Interests: Industrial Organization, Applied Micro, Experiments, Market Design, Machine Learning, Health Economics, and Agentic AI
This project evaluates affordable housing allocation as a one-sided matching market in which households face significant search and application costs before entering decentralized lotteries. Using a structural model and counterfactual simulations, I compare the status quo uncoordinated waitlists to centralized mechanisms (Deferred Acceptance and Top Trading Cycles) under varying friction regimes. The main result is that participation frictions are the primary driver of inequity: eliminating search and application burdens can remove most justified envy with only modest changes in gross match welfare. In contrast, in highly congested markets like Massachusetts, centralizing the allocation rule alone (e.g., Deferred Acceptance) is close to neutral, while Top Trading Cycles increases welfare but at substantial fairness costs.

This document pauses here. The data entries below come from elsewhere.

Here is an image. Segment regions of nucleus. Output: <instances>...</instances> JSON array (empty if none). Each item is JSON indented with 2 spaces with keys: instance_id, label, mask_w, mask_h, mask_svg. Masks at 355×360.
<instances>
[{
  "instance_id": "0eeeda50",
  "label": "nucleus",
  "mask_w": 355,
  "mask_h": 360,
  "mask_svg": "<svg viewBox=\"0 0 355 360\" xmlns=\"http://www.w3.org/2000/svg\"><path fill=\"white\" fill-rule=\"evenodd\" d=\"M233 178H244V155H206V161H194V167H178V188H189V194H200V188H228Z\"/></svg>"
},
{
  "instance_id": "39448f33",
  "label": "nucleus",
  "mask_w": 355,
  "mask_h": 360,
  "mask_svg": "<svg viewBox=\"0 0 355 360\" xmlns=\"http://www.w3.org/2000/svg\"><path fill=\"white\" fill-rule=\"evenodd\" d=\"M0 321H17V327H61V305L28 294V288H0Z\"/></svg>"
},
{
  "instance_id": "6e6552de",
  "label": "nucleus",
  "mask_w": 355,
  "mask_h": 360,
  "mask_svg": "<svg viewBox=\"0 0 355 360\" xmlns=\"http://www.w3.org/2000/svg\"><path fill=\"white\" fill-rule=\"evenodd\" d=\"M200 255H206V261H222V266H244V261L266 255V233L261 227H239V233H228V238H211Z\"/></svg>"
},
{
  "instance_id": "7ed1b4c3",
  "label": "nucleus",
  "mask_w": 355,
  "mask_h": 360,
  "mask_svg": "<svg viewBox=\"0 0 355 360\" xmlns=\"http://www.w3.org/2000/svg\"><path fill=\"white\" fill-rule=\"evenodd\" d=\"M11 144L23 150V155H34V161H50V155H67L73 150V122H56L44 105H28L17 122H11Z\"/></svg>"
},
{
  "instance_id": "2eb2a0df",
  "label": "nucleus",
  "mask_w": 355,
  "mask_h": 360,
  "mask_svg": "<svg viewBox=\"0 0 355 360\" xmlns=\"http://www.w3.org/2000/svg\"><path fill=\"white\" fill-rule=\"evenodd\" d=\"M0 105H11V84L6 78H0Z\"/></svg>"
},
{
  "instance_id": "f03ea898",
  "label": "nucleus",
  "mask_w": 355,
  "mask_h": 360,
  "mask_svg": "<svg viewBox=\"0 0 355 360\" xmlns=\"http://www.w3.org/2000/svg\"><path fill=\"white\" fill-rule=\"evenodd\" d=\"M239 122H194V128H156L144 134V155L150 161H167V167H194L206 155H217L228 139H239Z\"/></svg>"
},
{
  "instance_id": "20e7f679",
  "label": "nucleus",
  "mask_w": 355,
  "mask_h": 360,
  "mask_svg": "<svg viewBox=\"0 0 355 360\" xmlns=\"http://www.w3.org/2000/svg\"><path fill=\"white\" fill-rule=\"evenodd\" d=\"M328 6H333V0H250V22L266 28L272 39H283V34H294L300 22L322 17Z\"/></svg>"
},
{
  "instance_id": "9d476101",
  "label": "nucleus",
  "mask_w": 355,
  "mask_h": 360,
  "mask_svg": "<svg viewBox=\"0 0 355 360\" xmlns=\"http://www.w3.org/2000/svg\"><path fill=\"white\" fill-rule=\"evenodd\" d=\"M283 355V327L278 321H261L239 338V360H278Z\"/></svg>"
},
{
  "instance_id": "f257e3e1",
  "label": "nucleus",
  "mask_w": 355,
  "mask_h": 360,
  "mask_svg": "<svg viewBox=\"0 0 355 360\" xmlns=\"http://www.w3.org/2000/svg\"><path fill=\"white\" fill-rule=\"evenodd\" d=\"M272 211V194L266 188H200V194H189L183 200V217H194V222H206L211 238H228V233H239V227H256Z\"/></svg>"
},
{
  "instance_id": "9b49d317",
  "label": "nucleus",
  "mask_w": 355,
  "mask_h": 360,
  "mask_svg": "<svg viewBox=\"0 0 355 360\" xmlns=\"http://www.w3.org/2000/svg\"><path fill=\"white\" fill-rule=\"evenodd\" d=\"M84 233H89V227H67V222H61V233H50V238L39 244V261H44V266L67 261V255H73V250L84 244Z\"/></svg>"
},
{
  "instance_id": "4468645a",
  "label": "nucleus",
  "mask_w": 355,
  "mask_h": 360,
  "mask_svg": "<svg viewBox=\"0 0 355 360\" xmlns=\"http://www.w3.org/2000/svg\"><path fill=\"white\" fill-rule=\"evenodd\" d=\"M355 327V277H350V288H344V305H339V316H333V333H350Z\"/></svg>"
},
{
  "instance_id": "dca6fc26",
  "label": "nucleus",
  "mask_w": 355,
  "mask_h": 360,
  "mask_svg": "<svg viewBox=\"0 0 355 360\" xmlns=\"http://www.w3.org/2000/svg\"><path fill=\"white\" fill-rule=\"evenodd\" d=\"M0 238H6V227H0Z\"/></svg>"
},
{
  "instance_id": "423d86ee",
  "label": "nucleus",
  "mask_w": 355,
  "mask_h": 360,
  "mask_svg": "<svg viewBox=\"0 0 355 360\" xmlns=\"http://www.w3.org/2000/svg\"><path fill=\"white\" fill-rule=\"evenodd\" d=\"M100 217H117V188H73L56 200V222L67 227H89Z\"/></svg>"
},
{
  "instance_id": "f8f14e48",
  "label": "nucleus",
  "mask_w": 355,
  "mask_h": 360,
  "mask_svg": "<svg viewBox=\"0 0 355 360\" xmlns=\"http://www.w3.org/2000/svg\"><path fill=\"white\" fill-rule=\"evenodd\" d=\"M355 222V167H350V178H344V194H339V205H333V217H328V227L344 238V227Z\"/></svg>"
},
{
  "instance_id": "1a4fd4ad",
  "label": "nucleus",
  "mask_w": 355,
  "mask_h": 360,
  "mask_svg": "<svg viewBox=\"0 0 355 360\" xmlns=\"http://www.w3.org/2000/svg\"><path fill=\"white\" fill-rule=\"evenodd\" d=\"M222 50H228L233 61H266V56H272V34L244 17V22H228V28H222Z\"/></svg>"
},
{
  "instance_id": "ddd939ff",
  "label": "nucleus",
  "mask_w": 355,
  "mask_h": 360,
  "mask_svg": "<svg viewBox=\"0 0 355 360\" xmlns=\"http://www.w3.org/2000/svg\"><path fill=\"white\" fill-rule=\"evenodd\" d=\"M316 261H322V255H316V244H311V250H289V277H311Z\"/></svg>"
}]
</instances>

This project introduces a practical method for measuring preferences in settings where revealed-preference data are scarce. I construct renter “personas” from the American Community Survey and use a state-of-the-art large language model to evaluate affordable housing opportunities on a 0–10 suitability scale, interpreting these scores as cardinal utilities. The synthetic utilities show strong within-house alignment and meaningful heterogeneity across households, and they respond intuitively to key attributes (rent, school quality, safety, commute time). The approach provides a scalable tool for market design and policy analysis when direct surveys or administrative preference data are unavailable.
Integrated into my JMP
Medicare’s major coverage programs share providers, creating scope for spillovers across segments. We study whether incentives in the Medicare Shared Savings Program (MSSP) spill over from Traditional Medicare to Medicare Advantage (MA). MSSP can affect MA through two channels. First, a benchmark channel: because MA benchmarks are tied to local fee-for-service spending, MSSP-induced spending reductions mechanically lower MA plan payments. Second, a provider channel: because providers treat both Traditional Medicare and MA beneficiaries, MSSP-induced changes in care delivery may spill over directly to MA enrollees. We focus on the provider channel. To isolate it, we condition on plan-level MA benchmarks and exploit quasi-experimental variation generated by the 2019 Pathways to Success reform, which changed the timing of non-rebasing years across MSSP cohorts and thereby altered the strength of savings incentives. Combining this policy variation with pre-reform county ACO shares and baseline plan enrollment weights, we construct a Bartik-style instrument for plan-level exposure to MSSP activity. We find that greater MSSP exposure lowers MA plans’ expected cost of coverage and increases plan generosity. A 1% increase in exposure reduces expected cost per beneficiary by 0.17%, increases rebates by 2.1%, lowers out-of-pocket maxima by 0.37%, and raises the probability of offering a zero-premium plan by 0.57 percentage points. The results imply that MSSP affects MA not only mechanically through benchmarks, but also through provider behavior that spills over across Medicare programs.